The Saudi Crown Prince will tell Reuters, "We believe in diplomacy," while at the same time, his sovereign wealth fund is reviewing its $3.2 trillion allocation to US assets. The Iranian President will say, "Peace is our common goal," but the Iranian Revolutionary Guard is laying mines in the Strait. Trump will say, "We'll see," while rejecting every ceasefire proposal.
This simulation inadvertently reproduced the same structural split: when agents posted freely, debated, responded, and spread information, the expert group among them gradually converged in the 20%–30% range—more pessimistic and closer to reality; but once you bring them into a conference room and formally ask, "What is your prediction?", they immediately switch to diplomatic mode: 65%–70%, significantly more optimistic.
Natural posting is more like private behavior and non-public dialogue; interview results are more like press conferences.
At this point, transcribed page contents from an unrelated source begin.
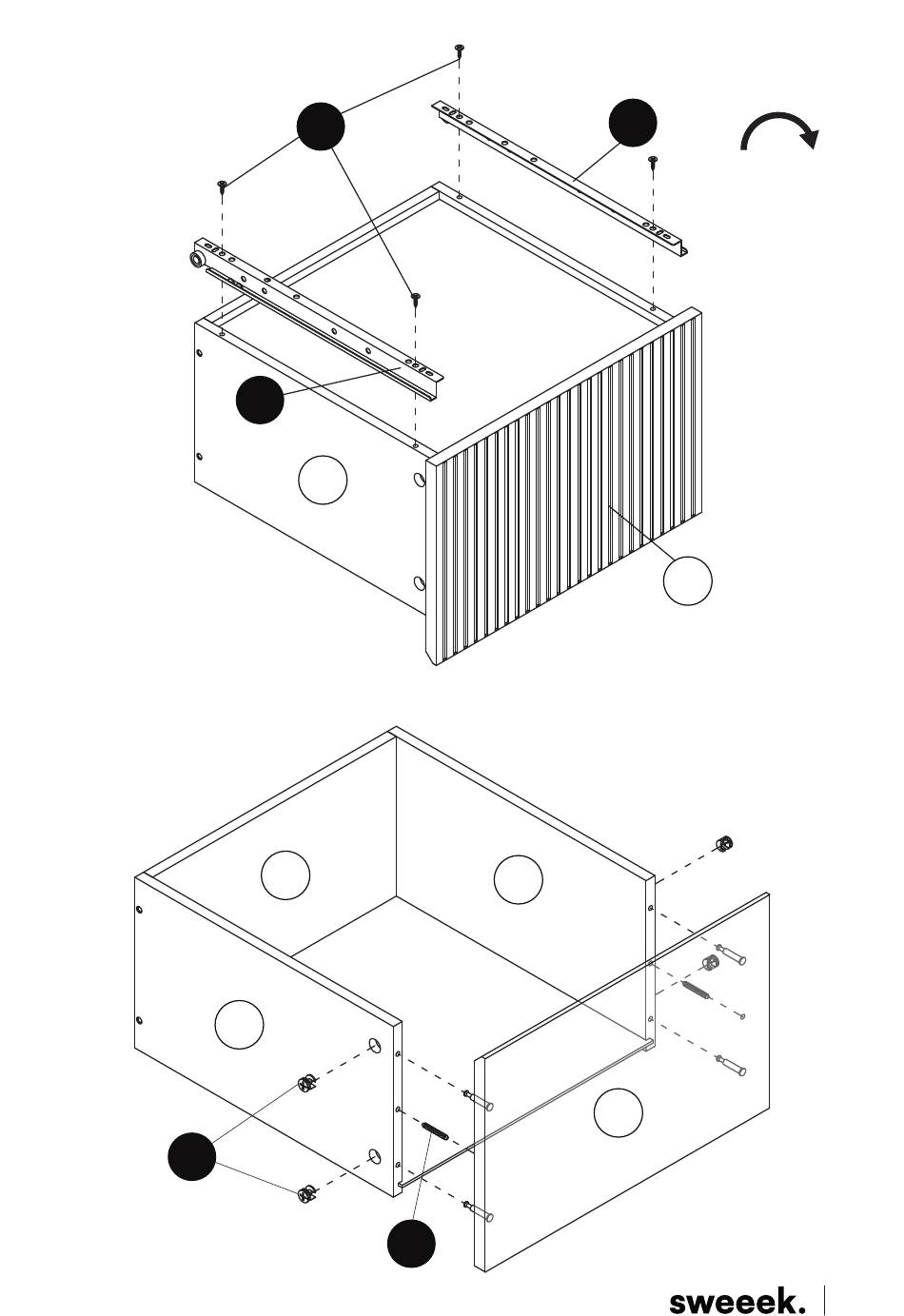 sweeek.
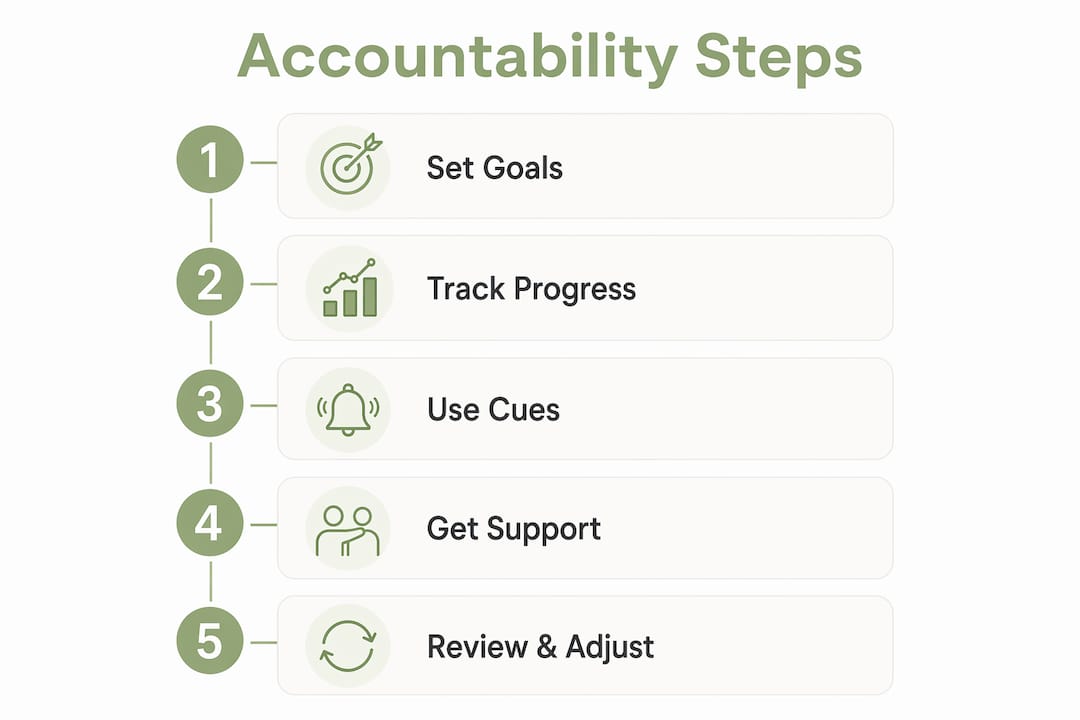 Accountability Steps

1 Set Goals

2 Track Progress

3 Use Cues

4 Get Support

5 Review & Adjust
If you really want to know what someone thinks, don't ask them directly—look at their behavior when no one is keeping score.
What's Next
This is just a preliminary test. The goal was not to give a definitive prediction, but to see which signals are useful in such group simulations, where distortions occur, and which parts are worth optimizing.
We now have answers: naturally evolved discussions can produce effective signals, interviews cannot; pessimists are the signal source; and GPT-4o mini's cooperation bias is indeed a problem.
The next experiment will involve several upgrades.
First, larger seed data. Instead of just a 5,800-word briefing, introduce over 20 years of historical context: Hormuz-related events, escalations in Iran-US conflicts, past oil crises, GCC diplomatic changes—essentially the background a real geopolitical analyst would have in mind before making a judgment.
Second, stronger models. GPT-4o mini was sufficient for validation at a $3 cost, but stronger models should allow agents to think more like the roles themselves, rather than falling back to default expressions like "I am optimistic about the dialogue" at critical moments.
Finally, more agents. 200 is good, but it can be expanded further: more diverse ordinary citizen roles, more regional voices, more edge cases. The more participants, the richer the discussion structure, and the more valuable the final signals formed.